▶ [Work instruction]
Below are records to transcribe in full and unchanged; omit every picture.

[Web page caption snippets]
--
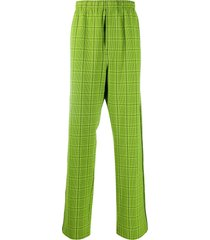 balenciaga checked loose straight-leg trousers - green
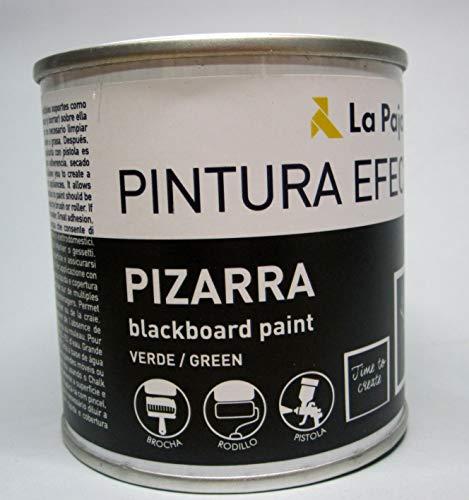 La Pajarita Pintura Efecto Pizarra, 250ML, Verde, Estandar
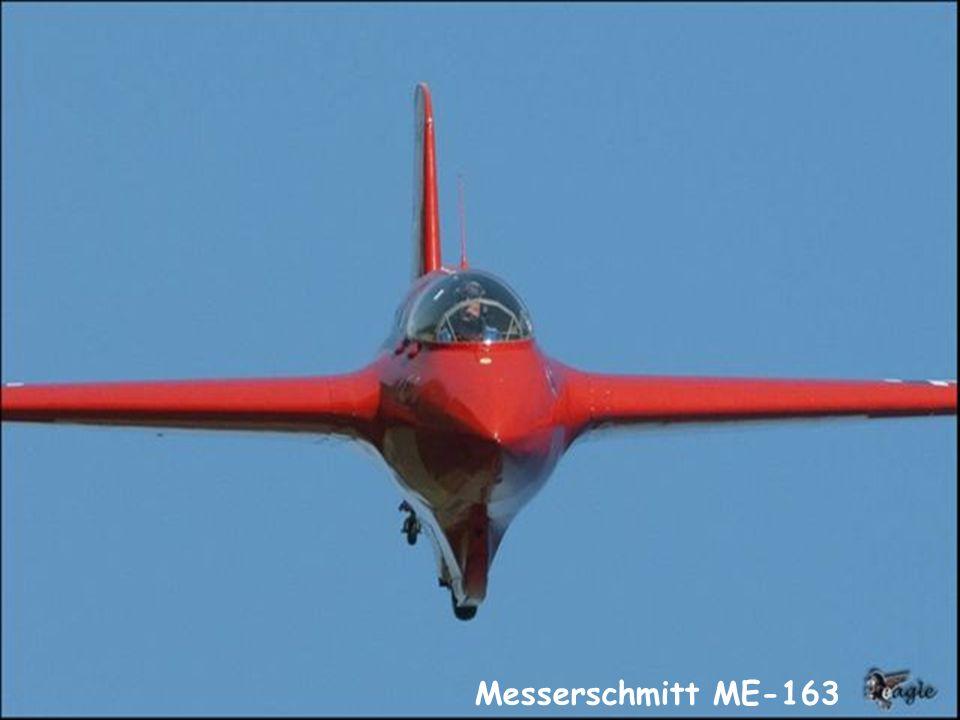Messerschmitt M-163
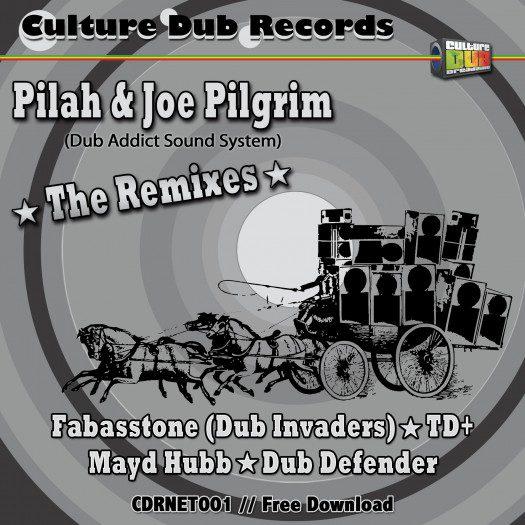 Pilah & Joe Pilgrim - The Remixes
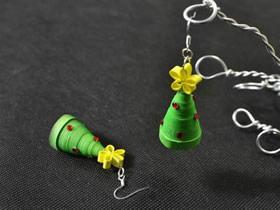 怎么手工做衍纸圣诞树耳环的方法图解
--
▶ [Expected output]
 balenciaga checked loose straight-leg trousers - green
 La Pajarita Pintura Efecto Pizarra, 250ML, Verde, Estandar
Messerschmitt M-163
 Pilah & Joe Pilgrim - The Remixes
 怎么手工做衍纸圣诞树耳环的方法图解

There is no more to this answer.